WHAT YOU NEED TO DO: Please write out every one of the items below word for word, leaving out the pictures.

EXERCISE MATERIAL:
● ● ● ● ●
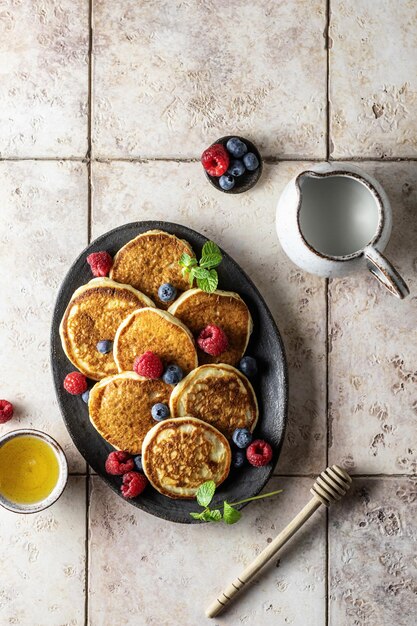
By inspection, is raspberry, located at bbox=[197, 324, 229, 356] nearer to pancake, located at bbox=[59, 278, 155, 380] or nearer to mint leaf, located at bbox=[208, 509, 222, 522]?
pancake, located at bbox=[59, 278, 155, 380]

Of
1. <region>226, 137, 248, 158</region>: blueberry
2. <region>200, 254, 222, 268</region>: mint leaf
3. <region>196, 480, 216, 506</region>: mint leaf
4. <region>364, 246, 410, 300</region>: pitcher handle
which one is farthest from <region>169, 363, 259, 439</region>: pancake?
<region>226, 137, 248, 158</region>: blueberry

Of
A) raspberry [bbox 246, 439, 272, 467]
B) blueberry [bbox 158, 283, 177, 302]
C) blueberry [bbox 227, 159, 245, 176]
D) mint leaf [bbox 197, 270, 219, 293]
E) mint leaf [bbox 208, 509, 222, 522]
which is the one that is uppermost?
blueberry [bbox 227, 159, 245, 176]

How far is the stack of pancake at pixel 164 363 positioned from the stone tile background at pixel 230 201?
0.15 m

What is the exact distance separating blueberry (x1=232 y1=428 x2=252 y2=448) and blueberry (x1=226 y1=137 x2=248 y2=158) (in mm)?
646

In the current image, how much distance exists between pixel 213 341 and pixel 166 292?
0.16m

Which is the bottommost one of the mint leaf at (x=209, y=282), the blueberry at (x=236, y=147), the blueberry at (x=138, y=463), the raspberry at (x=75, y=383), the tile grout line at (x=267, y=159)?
the blueberry at (x=138, y=463)

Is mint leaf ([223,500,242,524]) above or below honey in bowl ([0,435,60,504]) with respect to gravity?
below

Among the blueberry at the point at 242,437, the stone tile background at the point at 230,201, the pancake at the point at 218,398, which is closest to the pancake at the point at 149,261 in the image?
the stone tile background at the point at 230,201

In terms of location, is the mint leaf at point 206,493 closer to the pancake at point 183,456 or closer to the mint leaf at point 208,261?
the pancake at point 183,456

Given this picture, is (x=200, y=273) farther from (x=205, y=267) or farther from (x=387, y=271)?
(x=387, y=271)

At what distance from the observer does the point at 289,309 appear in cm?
193

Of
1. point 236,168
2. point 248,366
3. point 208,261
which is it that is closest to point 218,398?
point 248,366

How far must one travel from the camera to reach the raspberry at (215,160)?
6.06 feet

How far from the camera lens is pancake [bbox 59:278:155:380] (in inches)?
70.6
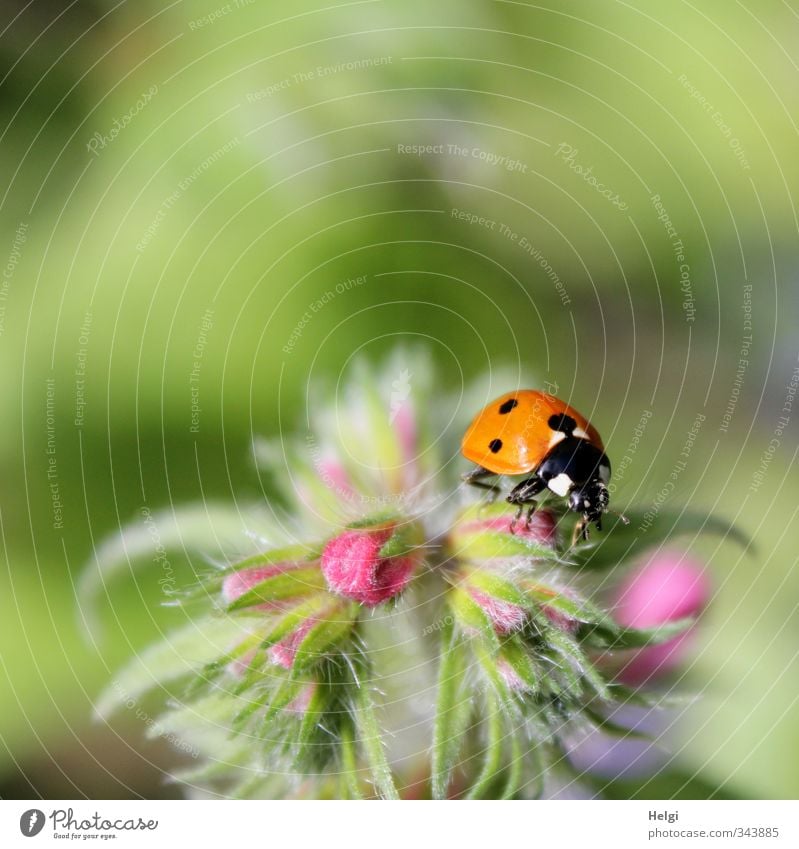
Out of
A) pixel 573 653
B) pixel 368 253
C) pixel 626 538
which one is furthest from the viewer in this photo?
pixel 368 253

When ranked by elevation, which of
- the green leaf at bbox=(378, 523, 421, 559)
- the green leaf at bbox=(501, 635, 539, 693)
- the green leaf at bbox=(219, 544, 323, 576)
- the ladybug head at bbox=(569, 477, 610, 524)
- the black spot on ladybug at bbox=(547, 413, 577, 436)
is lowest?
the green leaf at bbox=(501, 635, 539, 693)

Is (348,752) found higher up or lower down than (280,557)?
lower down

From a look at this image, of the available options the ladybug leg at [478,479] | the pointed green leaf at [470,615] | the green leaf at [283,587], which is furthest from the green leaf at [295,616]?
the ladybug leg at [478,479]

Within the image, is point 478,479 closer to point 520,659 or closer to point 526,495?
point 526,495

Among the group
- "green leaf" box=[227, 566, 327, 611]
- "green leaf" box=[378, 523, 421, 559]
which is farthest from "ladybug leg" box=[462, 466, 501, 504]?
"green leaf" box=[227, 566, 327, 611]

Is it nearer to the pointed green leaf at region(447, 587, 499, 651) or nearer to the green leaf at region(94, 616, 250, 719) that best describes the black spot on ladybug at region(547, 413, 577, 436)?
the pointed green leaf at region(447, 587, 499, 651)

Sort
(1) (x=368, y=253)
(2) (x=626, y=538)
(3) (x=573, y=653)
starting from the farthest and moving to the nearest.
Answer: (1) (x=368, y=253) < (2) (x=626, y=538) < (3) (x=573, y=653)

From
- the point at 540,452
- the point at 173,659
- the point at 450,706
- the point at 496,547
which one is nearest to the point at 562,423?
the point at 540,452
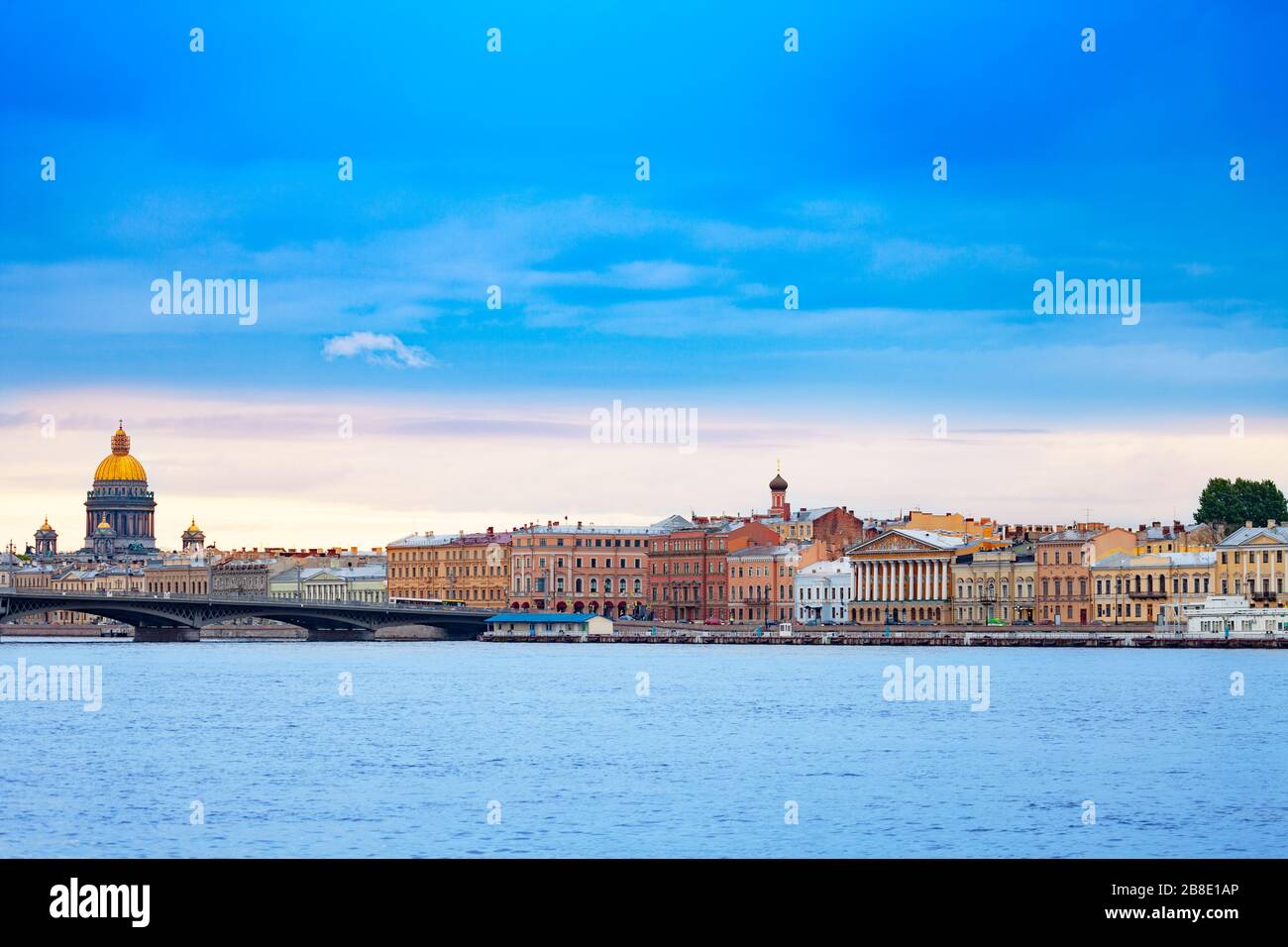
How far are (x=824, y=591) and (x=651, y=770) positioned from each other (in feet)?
255

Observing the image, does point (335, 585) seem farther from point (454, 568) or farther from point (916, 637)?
point (916, 637)

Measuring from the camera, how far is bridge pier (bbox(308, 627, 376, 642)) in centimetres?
9244

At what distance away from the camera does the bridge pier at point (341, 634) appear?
9244cm

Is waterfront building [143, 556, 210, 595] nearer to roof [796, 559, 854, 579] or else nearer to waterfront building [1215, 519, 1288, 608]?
roof [796, 559, 854, 579]

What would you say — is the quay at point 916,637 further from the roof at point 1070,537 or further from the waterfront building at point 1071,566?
the roof at point 1070,537

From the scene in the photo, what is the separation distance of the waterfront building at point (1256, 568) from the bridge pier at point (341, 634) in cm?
3113

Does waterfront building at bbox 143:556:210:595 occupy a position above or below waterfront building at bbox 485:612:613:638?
above

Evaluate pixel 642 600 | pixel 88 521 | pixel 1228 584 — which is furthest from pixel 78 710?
pixel 88 521

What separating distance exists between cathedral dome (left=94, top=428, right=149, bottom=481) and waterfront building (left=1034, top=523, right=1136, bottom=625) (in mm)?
97108

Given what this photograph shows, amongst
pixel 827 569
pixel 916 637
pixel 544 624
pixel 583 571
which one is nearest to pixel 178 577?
pixel 583 571

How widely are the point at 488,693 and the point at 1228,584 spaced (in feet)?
143

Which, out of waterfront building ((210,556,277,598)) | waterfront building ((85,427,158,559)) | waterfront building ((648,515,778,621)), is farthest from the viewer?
waterfront building ((85,427,158,559))

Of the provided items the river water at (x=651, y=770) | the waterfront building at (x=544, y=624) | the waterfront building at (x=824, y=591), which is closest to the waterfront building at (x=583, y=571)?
the waterfront building at (x=824, y=591)

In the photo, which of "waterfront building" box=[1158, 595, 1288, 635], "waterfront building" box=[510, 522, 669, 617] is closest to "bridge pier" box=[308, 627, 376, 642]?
"waterfront building" box=[510, 522, 669, 617]
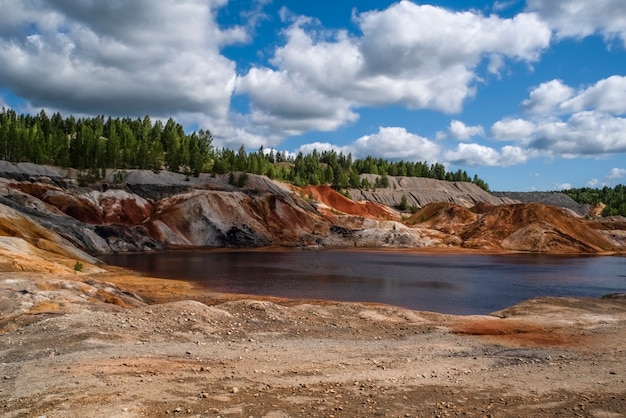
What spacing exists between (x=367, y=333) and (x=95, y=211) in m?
86.5

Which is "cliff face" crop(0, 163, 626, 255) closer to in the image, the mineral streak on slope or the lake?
the mineral streak on slope

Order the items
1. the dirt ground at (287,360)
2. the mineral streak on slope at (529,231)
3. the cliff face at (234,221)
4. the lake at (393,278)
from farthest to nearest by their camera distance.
A: 1. the mineral streak on slope at (529,231)
2. the cliff face at (234,221)
3. the lake at (393,278)
4. the dirt ground at (287,360)

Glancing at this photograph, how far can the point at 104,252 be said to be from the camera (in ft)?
273

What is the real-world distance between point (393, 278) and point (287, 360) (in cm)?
4106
● ● ● ● ●
OUTPUT OF THE EXERCISE:
By inspection, is raspberry, located at bbox=[197, 324, 229, 356] nearer to pancake, located at bbox=[59, 278, 155, 380] or nearer to mint leaf, located at bbox=[208, 509, 222, 522]?
pancake, located at bbox=[59, 278, 155, 380]

Of
1. <region>226, 137, 248, 158</region>: blueberry
2. <region>200, 254, 222, 268</region>: mint leaf
3. <region>196, 480, 216, 506</region>: mint leaf
4. <region>364, 246, 410, 300</region>: pitcher handle
which one is farthest from <region>169, 363, 259, 439</region>: pancake?
<region>226, 137, 248, 158</region>: blueberry

Of
A) raspberry [bbox 246, 439, 272, 467]
B) blueberry [bbox 158, 283, 177, 302]
C) blueberry [bbox 227, 159, 245, 176]
D) mint leaf [bbox 197, 270, 219, 293]
E) mint leaf [bbox 208, 509, 222, 522]
which is the one that is uppermost?
blueberry [bbox 227, 159, 245, 176]

How far is the stack of pancake at pixel 164 363 positioned from the stone tile background at pixel 230 201?
0.15 m

What is the exact distance separating blueberry (x1=232 y1=428 x2=252 y2=448) and blueberry (x1=226 y1=137 x2=248 y2=158) (in mm)?
646

In the current image, how much distance exists between pixel 213 341 and pixel 166 292?
0.16m

Which is the bottommost one of the mint leaf at (x=209, y=282), the blueberry at (x=236, y=147), the blueberry at (x=138, y=463), the raspberry at (x=75, y=383), the tile grout line at (x=267, y=159)?
the blueberry at (x=138, y=463)

Is mint leaf ([223,500,242,524]) above or below honey in bowl ([0,435,60,504]) with respect to gravity?
below

Among the blueberry at the point at 242,437, the stone tile background at the point at 230,201, the pancake at the point at 218,398, which is closest to the pancake at the point at 149,261 in the image?
the stone tile background at the point at 230,201

In terms of location, is the mint leaf at point 206,493 closer to the pancake at point 183,456 or closer to the mint leaf at point 208,261?
the pancake at point 183,456

Given this picture, is (x=200, y=273) farther from (x=205, y=267) or farther from (x=387, y=271)?
(x=387, y=271)

At what distance from the observer does the point at 289,309 appear in cm?
193

Of
1. point 236,168
2. point 248,366
3. point 208,261
which is it that is closest to point 218,398?
point 248,366

How far must one travel from the camera to reach the raspberry at (215,160)?
6.06 feet

How far from the camera lens is pancake [bbox 59:278:155:380] (in inches)?
70.6
Out of
A) pixel 573 653
B) pixel 368 253
C) pixel 626 538
which one is furthest from the viewer in this photo?
pixel 368 253

When ranked by elevation, which of
- the green leaf at bbox=(378, 523, 421, 559)
- the green leaf at bbox=(501, 635, 539, 693)
- the green leaf at bbox=(219, 544, 323, 576)
- the ladybug head at bbox=(569, 477, 610, 524)
- the black spot on ladybug at bbox=(547, 413, 577, 436)
is lowest?
the green leaf at bbox=(501, 635, 539, 693)

Is (348,752) found higher up or lower down than (280,557)?
lower down

From a look at this image, of the available options the ladybug leg at [478,479] | the pointed green leaf at [470,615] | the green leaf at [283,587], which is furthest from the green leaf at [295,616]?
the ladybug leg at [478,479]

Within the image, is point 478,479 closer to point 520,659 or closer to point 526,495?
point 526,495

Among the group
- "green leaf" box=[227, 566, 327, 611]
- "green leaf" box=[378, 523, 421, 559]
which is farthest from "ladybug leg" box=[462, 466, 501, 504]?
"green leaf" box=[227, 566, 327, 611]

Is it nearer to the pointed green leaf at region(447, 587, 499, 651) or nearer to the green leaf at region(94, 616, 250, 719) that best describes the black spot on ladybug at region(547, 413, 577, 436)?
the pointed green leaf at region(447, 587, 499, 651)

Sort
(1) (x=368, y=253)
(2) (x=626, y=538)
(3) (x=573, y=653)
starting from the farthest and moving to the nearest.
Answer: (1) (x=368, y=253) < (2) (x=626, y=538) < (3) (x=573, y=653)

From
- the point at 540,452
- the point at 173,659
- the point at 450,706
- the point at 496,547
which one is nearest to the point at 562,423?
the point at 540,452
How far are (x=824, y=591) and (x=651, y=770) positioned from each other (in feet)?
255

Observing the image, does point (335, 585) seem farther from point (454, 568) or farther from point (916, 637)?
point (916, 637)

Measuring from the camera, how far is bridge pier (bbox(308, 627, 376, 642)) in centimetres?
9244

At what distance away from the camera does the bridge pier at point (341, 634) appear?
9244cm

Is waterfront building [143, 556, 210, 595] nearer to roof [796, 559, 854, 579] or else nearer to waterfront building [1215, 519, 1288, 608]?
roof [796, 559, 854, 579]

What would you say — is the quay at point 916,637 further from the roof at point 1070,537 or further from the waterfront building at point 1071,566?
the roof at point 1070,537

From the scene in the photo, what is the separation distance of the waterfront building at point (1256, 568) from the bridge pier at point (341, 634) in cm?
3113

Does waterfront building at bbox 143:556:210:595 occupy a position above or below waterfront building at bbox 485:612:613:638?
above

Evaluate pixel 642 600 | pixel 88 521 | pixel 1228 584 — which is furthest from pixel 78 710?
pixel 88 521

What separating distance exists between cathedral dome (left=94, top=428, right=149, bottom=481) and waterfront building (left=1034, top=523, right=1136, bottom=625) (in mm)?
97108

Given what this photograph shows, amongst
pixel 827 569
pixel 916 637
pixel 544 624
pixel 583 571
which one is nearest to pixel 178 577?
pixel 583 571

How widely are the point at 488,693 and the point at 1228,584 spaced (in feet)?
143

Which, out of waterfront building ((210,556,277,598)) | waterfront building ((85,427,158,559)) | waterfront building ((648,515,778,621)), is farthest from the viewer?
waterfront building ((85,427,158,559))

Of the provided items the river water at (x=651, y=770) | the waterfront building at (x=544, y=624) | the waterfront building at (x=824, y=591), which is closest to the waterfront building at (x=583, y=571)?
the waterfront building at (x=824, y=591)

In the photo, which of "waterfront building" box=[1158, 595, 1288, 635], "waterfront building" box=[510, 522, 669, 617] is closest to "bridge pier" box=[308, 627, 376, 642]?
"waterfront building" box=[510, 522, 669, 617]
What spacing exists between (x=367, y=333) and (x=95, y=211) in m?
86.5

Which is "cliff face" crop(0, 163, 626, 255) closer to in the image, the mineral streak on slope or the lake?
the mineral streak on slope

Order the items
1. the dirt ground at (287,360)
2. the mineral streak on slope at (529,231)
3. the cliff face at (234,221)
4. the lake at (393,278)
from farthest to nearest by their camera distance.
A: 1. the mineral streak on slope at (529,231)
2. the cliff face at (234,221)
3. the lake at (393,278)
4. the dirt ground at (287,360)

Glancing at this photograph, how far can the point at 104,252 be said to be from the camera (in ft)?
273

What is the real-world distance between point (393, 278) and point (287, 360) (in cm)?
4106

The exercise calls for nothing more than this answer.